▶ _The task_: Where "trap" appears in a line of the entries below, that line should be copied.

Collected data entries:

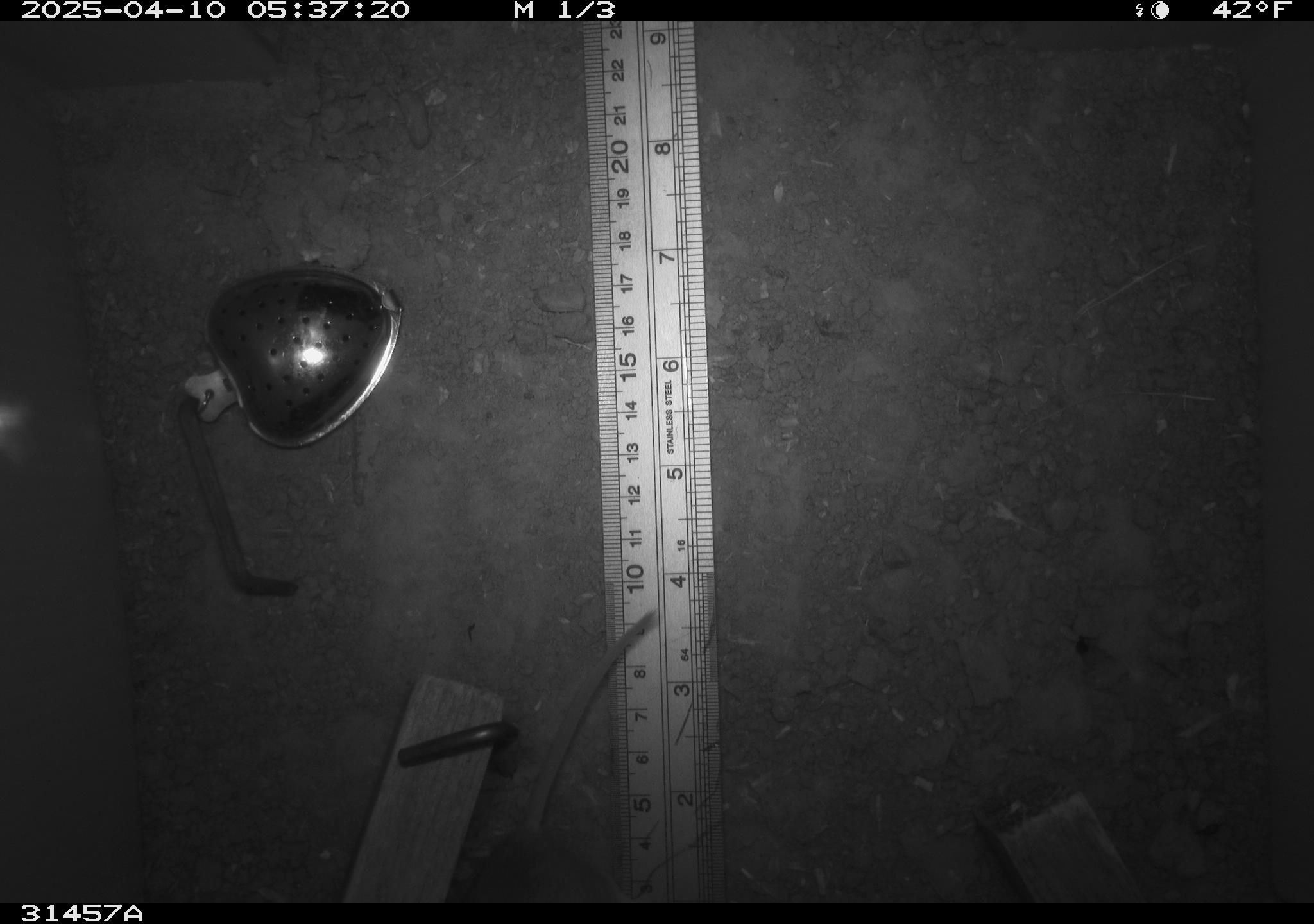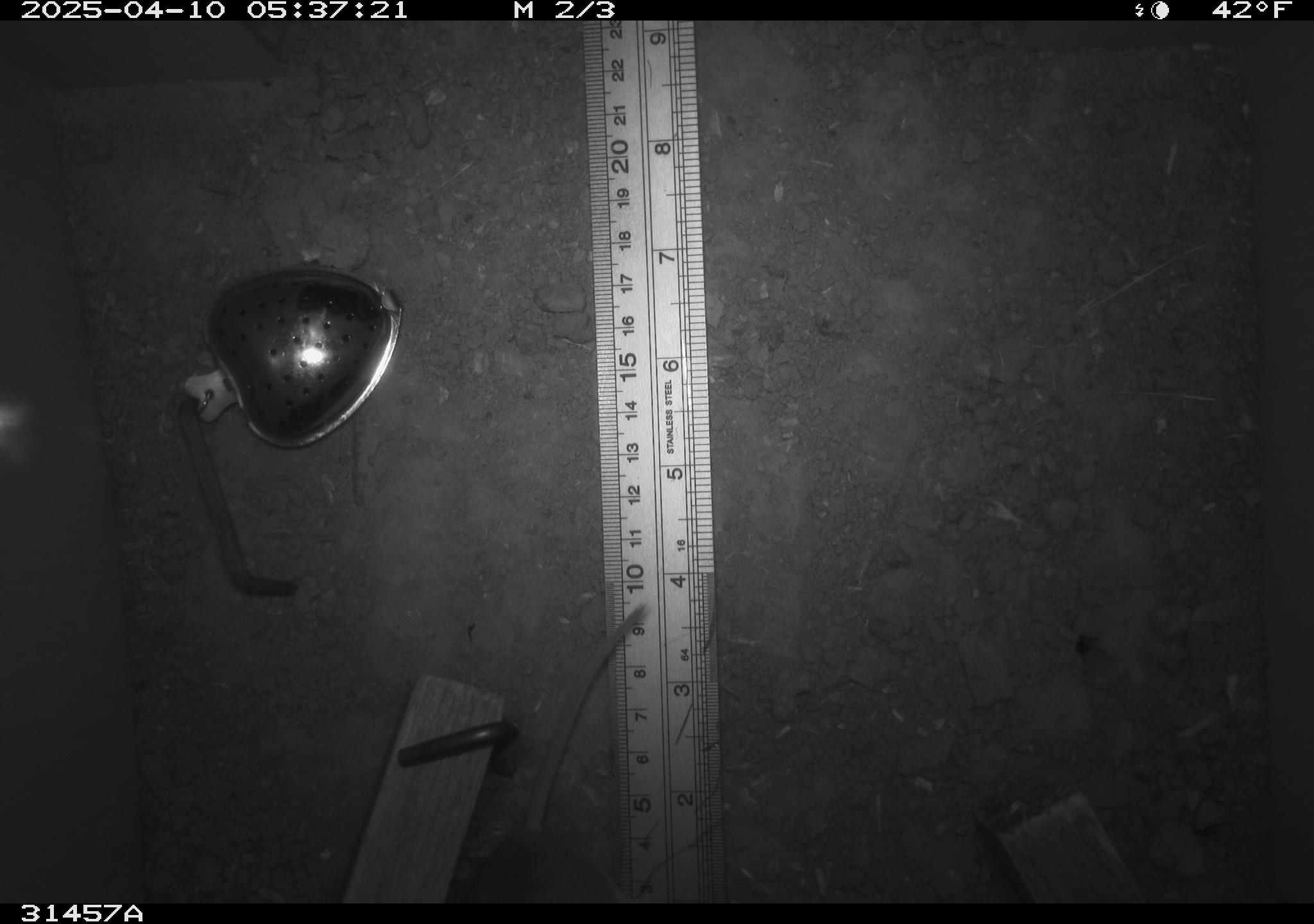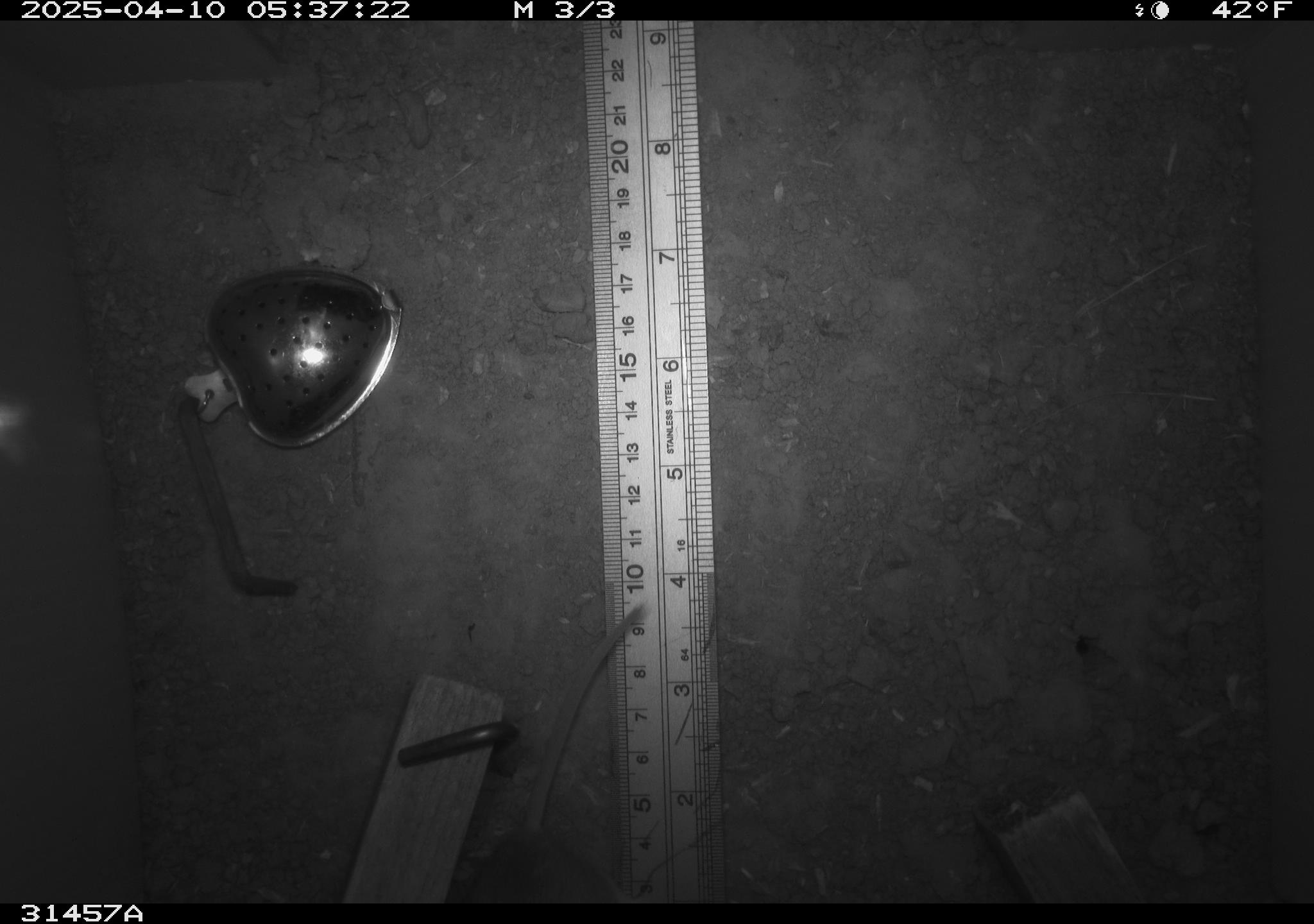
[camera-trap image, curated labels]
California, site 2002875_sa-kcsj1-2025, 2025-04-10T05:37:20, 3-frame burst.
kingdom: Animalia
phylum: Chordata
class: Mammalia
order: Rodentia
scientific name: Rodentia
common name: rodent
Rodent (Rodentia).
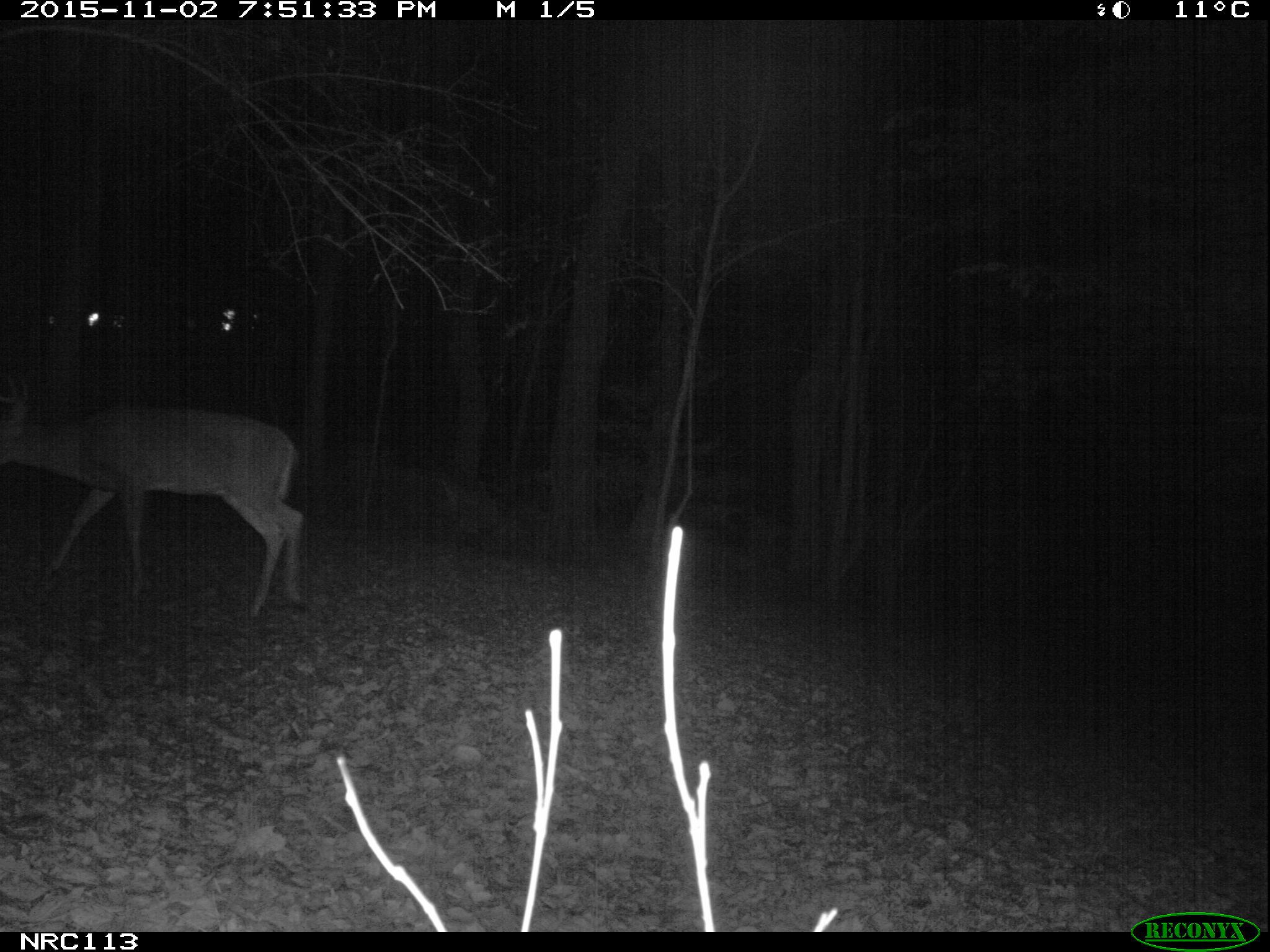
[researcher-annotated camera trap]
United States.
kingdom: Animalia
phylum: Chordata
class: Mammalia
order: Artiodactyla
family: Cervidae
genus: Odocoileus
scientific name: Odocoileus virginianus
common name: white-tailed deer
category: White Tailed Deer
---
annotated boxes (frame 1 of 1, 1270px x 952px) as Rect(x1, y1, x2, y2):
White Tailed Deer: Rect(1, 382, 319, 633)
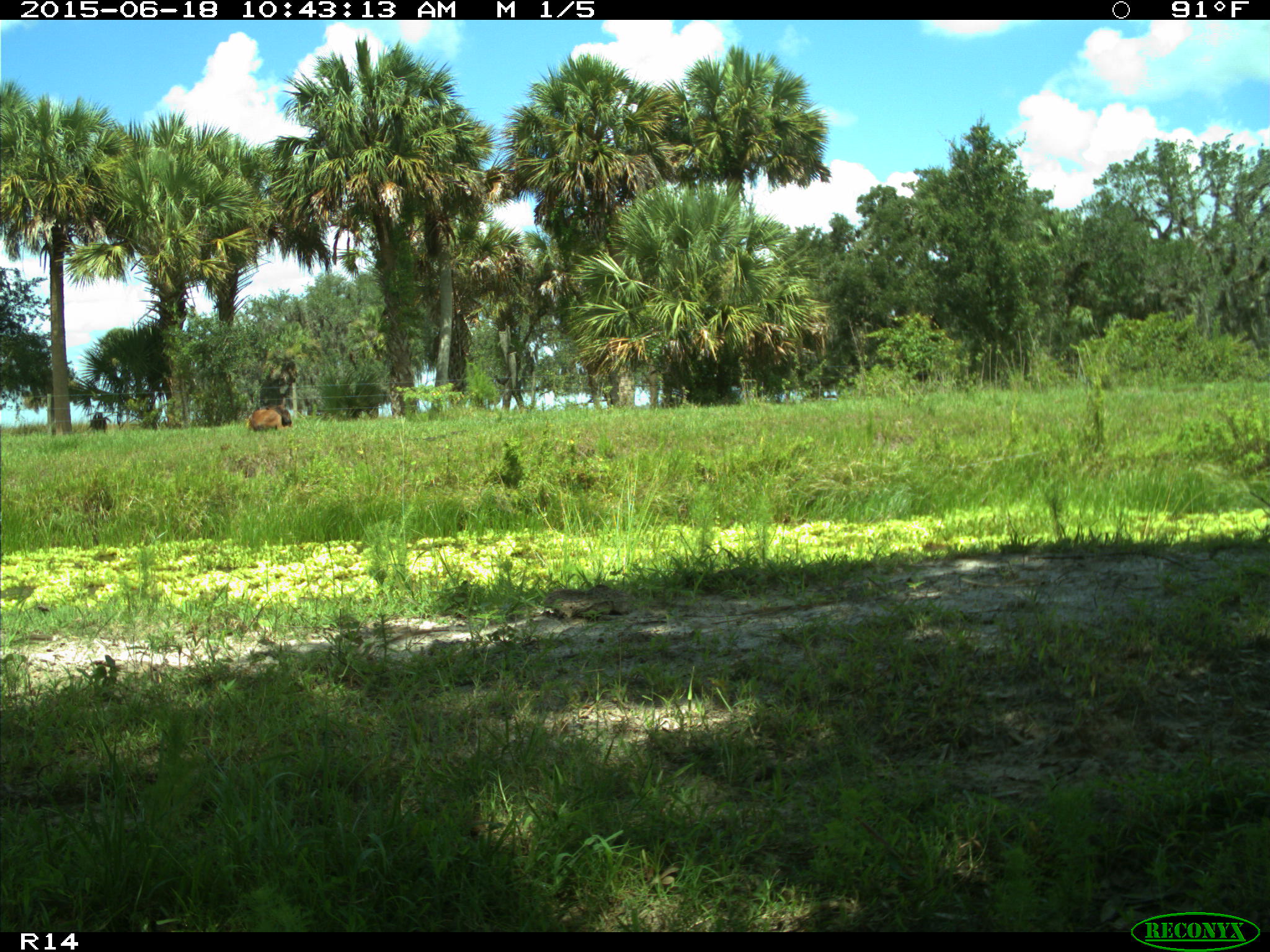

▶ _Result of the exercise_:
[camera-trap image, curated labels]
[researcher-annotated camera trap]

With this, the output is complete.